The Permanent and Insatiable
The Permanent and Insatiable

The Permanent and Insatiable by Xin Liu is an installation series where miniature cityscapes made from recycled plastic are placed in bioreactors and gradually consumed by engineered microbes.











Xin Liu's The Permanent and Insatiable: Houston, 2025. Post-consumer PET and PET filament, PET-degrading enzyme and chemical solution, Aluminum, Acrylic, Stirring and heating system, Aquarium



Xin Liu's The Permanent and Insatiable: New York, 2025. Post-consumer PET and PET filament, PET-degrading enzyme and chemical solution, Aluminum, Acrylic, Stirring and heating system, Aquarium.

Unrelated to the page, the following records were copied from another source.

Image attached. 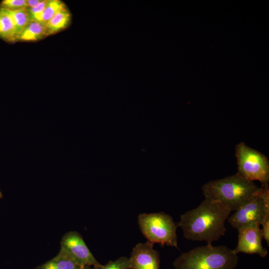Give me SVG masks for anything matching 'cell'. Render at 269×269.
Segmentation results:
<instances>
[{
  "label": "cell",
  "instance_id": "ffe728a7",
  "mask_svg": "<svg viewBox=\"0 0 269 269\" xmlns=\"http://www.w3.org/2000/svg\"><path fill=\"white\" fill-rule=\"evenodd\" d=\"M41 0H26L27 8L34 7L37 5Z\"/></svg>",
  "mask_w": 269,
  "mask_h": 269
},
{
  "label": "cell",
  "instance_id": "30bf717a",
  "mask_svg": "<svg viewBox=\"0 0 269 269\" xmlns=\"http://www.w3.org/2000/svg\"><path fill=\"white\" fill-rule=\"evenodd\" d=\"M35 269H88V268L81 266L60 251L56 257L37 266Z\"/></svg>",
  "mask_w": 269,
  "mask_h": 269
},
{
  "label": "cell",
  "instance_id": "ba28073f",
  "mask_svg": "<svg viewBox=\"0 0 269 269\" xmlns=\"http://www.w3.org/2000/svg\"><path fill=\"white\" fill-rule=\"evenodd\" d=\"M260 225L252 223L238 229V244L233 250L236 254L244 253L257 254L262 258L268 255V250L262 245L263 236Z\"/></svg>",
  "mask_w": 269,
  "mask_h": 269
},
{
  "label": "cell",
  "instance_id": "6da1fadb",
  "mask_svg": "<svg viewBox=\"0 0 269 269\" xmlns=\"http://www.w3.org/2000/svg\"><path fill=\"white\" fill-rule=\"evenodd\" d=\"M231 212L221 203L205 198L196 208L182 214L177 225L186 239L212 244L225 235V221Z\"/></svg>",
  "mask_w": 269,
  "mask_h": 269
},
{
  "label": "cell",
  "instance_id": "3957f363",
  "mask_svg": "<svg viewBox=\"0 0 269 269\" xmlns=\"http://www.w3.org/2000/svg\"><path fill=\"white\" fill-rule=\"evenodd\" d=\"M238 262L237 254L233 250L207 244L181 254L173 266L175 269H234Z\"/></svg>",
  "mask_w": 269,
  "mask_h": 269
},
{
  "label": "cell",
  "instance_id": "ac0fdd59",
  "mask_svg": "<svg viewBox=\"0 0 269 269\" xmlns=\"http://www.w3.org/2000/svg\"><path fill=\"white\" fill-rule=\"evenodd\" d=\"M0 7L9 11L27 8L26 0H3L0 3Z\"/></svg>",
  "mask_w": 269,
  "mask_h": 269
},
{
  "label": "cell",
  "instance_id": "52a82bcc",
  "mask_svg": "<svg viewBox=\"0 0 269 269\" xmlns=\"http://www.w3.org/2000/svg\"><path fill=\"white\" fill-rule=\"evenodd\" d=\"M60 251L84 268L100 264L96 260L86 245L81 235L76 231L65 234L61 241Z\"/></svg>",
  "mask_w": 269,
  "mask_h": 269
},
{
  "label": "cell",
  "instance_id": "7c38bea8",
  "mask_svg": "<svg viewBox=\"0 0 269 269\" xmlns=\"http://www.w3.org/2000/svg\"><path fill=\"white\" fill-rule=\"evenodd\" d=\"M16 37L15 26L8 11L0 7V38L13 42L16 41Z\"/></svg>",
  "mask_w": 269,
  "mask_h": 269
},
{
  "label": "cell",
  "instance_id": "44dd1931",
  "mask_svg": "<svg viewBox=\"0 0 269 269\" xmlns=\"http://www.w3.org/2000/svg\"><path fill=\"white\" fill-rule=\"evenodd\" d=\"M2 198V194L1 192L0 191V199Z\"/></svg>",
  "mask_w": 269,
  "mask_h": 269
},
{
  "label": "cell",
  "instance_id": "9c48e42d",
  "mask_svg": "<svg viewBox=\"0 0 269 269\" xmlns=\"http://www.w3.org/2000/svg\"><path fill=\"white\" fill-rule=\"evenodd\" d=\"M129 259L131 269H160L159 253L153 249V244L148 241L137 244Z\"/></svg>",
  "mask_w": 269,
  "mask_h": 269
},
{
  "label": "cell",
  "instance_id": "277c9868",
  "mask_svg": "<svg viewBox=\"0 0 269 269\" xmlns=\"http://www.w3.org/2000/svg\"><path fill=\"white\" fill-rule=\"evenodd\" d=\"M138 224L147 241L178 248V226L169 215L162 212L142 213L138 216Z\"/></svg>",
  "mask_w": 269,
  "mask_h": 269
},
{
  "label": "cell",
  "instance_id": "e0dca14e",
  "mask_svg": "<svg viewBox=\"0 0 269 269\" xmlns=\"http://www.w3.org/2000/svg\"><path fill=\"white\" fill-rule=\"evenodd\" d=\"M47 1L48 0H41L40 2L36 6L30 8H27L30 20L41 22L42 14Z\"/></svg>",
  "mask_w": 269,
  "mask_h": 269
},
{
  "label": "cell",
  "instance_id": "9a60e30c",
  "mask_svg": "<svg viewBox=\"0 0 269 269\" xmlns=\"http://www.w3.org/2000/svg\"><path fill=\"white\" fill-rule=\"evenodd\" d=\"M65 8V4L61 0H48L42 14L41 22L45 24L57 12Z\"/></svg>",
  "mask_w": 269,
  "mask_h": 269
},
{
  "label": "cell",
  "instance_id": "5b68a950",
  "mask_svg": "<svg viewBox=\"0 0 269 269\" xmlns=\"http://www.w3.org/2000/svg\"><path fill=\"white\" fill-rule=\"evenodd\" d=\"M235 155L238 173L250 181H259L262 187L269 186V161L267 156L243 142L236 145Z\"/></svg>",
  "mask_w": 269,
  "mask_h": 269
},
{
  "label": "cell",
  "instance_id": "4fadbf2b",
  "mask_svg": "<svg viewBox=\"0 0 269 269\" xmlns=\"http://www.w3.org/2000/svg\"><path fill=\"white\" fill-rule=\"evenodd\" d=\"M71 18L70 12L67 8L57 12L45 24L47 35L65 28L69 24Z\"/></svg>",
  "mask_w": 269,
  "mask_h": 269
},
{
  "label": "cell",
  "instance_id": "8fae6325",
  "mask_svg": "<svg viewBox=\"0 0 269 269\" xmlns=\"http://www.w3.org/2000/svg\"><path fill=\"white\" fill-rule=\"evenodd\" d=\"M47 35L45 24L34 20H30L17 37V41H34Z\"/></svg>",
  "mask_w": 269,
  "mask_h": 269
},
{
  "label": "cell",
  "instance_id": "5bb4252c",
  "mask_svg": "<svg viewBox=\"0 0 269 269\" xmlns=\"http://www.w3.org/2000/svg\"><path fill=\"white\" fill-rule=\"evenodd\" d=\"M8 11L13 21L17 37L18 35L25 28L30 21L27 9L23 8L14 11Z\"/></svg>",
  "mask_w": 269,
  "mask_h": 269
},
{
  "label": "cell",
  "instance_id": "d6986e66",
  "mask_svg": "<svg viewBox=\"0 0 269 269\" xmlns=\"http://www.w3.org/2000/svg\"><path fill=\"white\" fill-rule=\"evenodd\" d=\"M262 229L261 233L263 238L266 241L268 245H269V217L267 218L261 224Z\"/></svg>",
  "mask_w": 269,
  "mask_h": 269
},
{
  "label": "cell",
  "instance_id": "7a4b0ae2",
  "mask_svg": "<svg viewBox=\"0 0 269 269\" xmlns=\"http://www.w3.org/2000/svg\"><path fill=\"white\" fill-rule=\"evenodd\" d=\"M259 188L254 181L237 173L210 181L203 185L202 190L205 198L218 202L235 211L251 199Z\"/></svg>",
  "mask_w": 269,
  "mask_h": 269
},
{
  "label": "cell",
  "instance_id": "2e32d148",
  "mask_svg": "<svg viewBox=\"0 0 269 269\" xmlns=\"http://www.w3.org/2000/svg\"><path fill=\"white\" fill-rule=\"evenodd\" d=\"M91 269H131V264L129 258L121 257L115 261H110L105 265L100 264Z\"/></svg>",
  "mask_w": 269,
  "mask_h": 269
},
{
  "label": "cell",
  "instance_id": "8992f818",
  "mask_svg": "<svg viewBox=\"0 0 269 269\" xmlns=\"http://www.w3.org/2000/svg\"><path fill=\"white\" fill-rule=\"evenodd\" d=\"M269 217V188H259L255 195L228 218V222L237 230L252 223L260 225Z\"/></svg>",
  "mask_w": 269,
  "mask_h": 269
}]
</instances>
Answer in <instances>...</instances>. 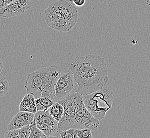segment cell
<instances>
[{
	"instance_id": "1",
	"label": "cell",
	"mask_w": 150,
	"mask_h": 138,
	"mask_svg": "<svg viewBox=\"0 0 150 138\" xmlns=\"http://www.w3.org/2000/svg\"><path fill=\"white\" fill-rule=\"evenodd\" d=\"M68 67L77 86L75 92L82 95L102 89L108 81L105 59L96 54L76 56Z\"/></svg>"
},
{
	"instance_id": "2",
	"label": "cell",
	"mask_w": 150,
	"mask_h": 138,
	"mask_svg": "<svg viewBox=\"0 0 150 138\" xmlns=\"http://www.w3.org/2000/svg\"><path fill=\"white\" fill-rule=\"evenodd\" d=\"M58 102L63 106L64 112L58 123L57 132L73 128L82 129L90 128L96 130L99 125V121L96 119L84 105L83 96L74 92Z\"/></svg>"
},
{
	"instance_id": "3",
	"label": "cell",
	"mask_w": 150,
	"mask_h": 138,
	"mask_svg": "<svg viewBox=\"0 0 150 138\" xmlns=\"http://www.w3.org/2000/svg\"><path fill=\"white\" fill-rule=\"evenodd\" d=\"M62 70L58 65L42 68L27 75L25 88L27 93L36 99L42 96L55 99L54 87L61 75Z\"/></svg>"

Xin Liu's The Permanent and Insatiable: The American Flag, 2025. Post-consumer PET and PET filament, PET-degrading enzyme and chemical solution, TLC tank, incubator.
Artist Statement
The Permanent and Insatiable is an installation series that explores the almost mythic tension in material sciences: Humans continuously create indestructible permanence (like plastic) while engineering bio-organisms to consume exactly those materials.
Each installation in the series constructs miniature cityscapes modeled after urban architecture from post-consumer PET plastic, which is commonly used in bottles and packaging. These structures are submerged in transparent bioreactors, where genetically modified and lab-produced enzymes gradually dissolve the installation. The first work in the series, commissioned by Moody Centre for the Arts, recreates downtown Houston and Rice University’s campus. The second iteration of the series is a faithful replica of Lower Manhattan financial district's architectural landscape. Inside each bioreactor, I imagine a world where metropolitan cities with an excess of manmade materials are confronted by the appetites of natural microbes.
Compressing a degradation process that typically spans centuries into weeks or months, the miniature world is redefined as an environment in relation to humans and our interactions with it: our uncanny desire for immortality and fear of permanence. Aren’t we the most insatiable ones?
In 2018, I initiated and led the research project MicroPET: developing a modular bioreactor for a plastic degradation payload at the International Space Station (ISS). It is an autonomous payload for enzymatic reactions and microbial cultivation with fully programmable serial passaging and sample preservation. The team successfully conducted the payload experiment in the International Space Station in December 2022. The project is recognized as one of The Best Inventions of 2023 in TIME magazine and has been accepted into Nature Partner Journal Microgravity. The research work seeded the conceptual and technical development of The Permanent and Insatiable.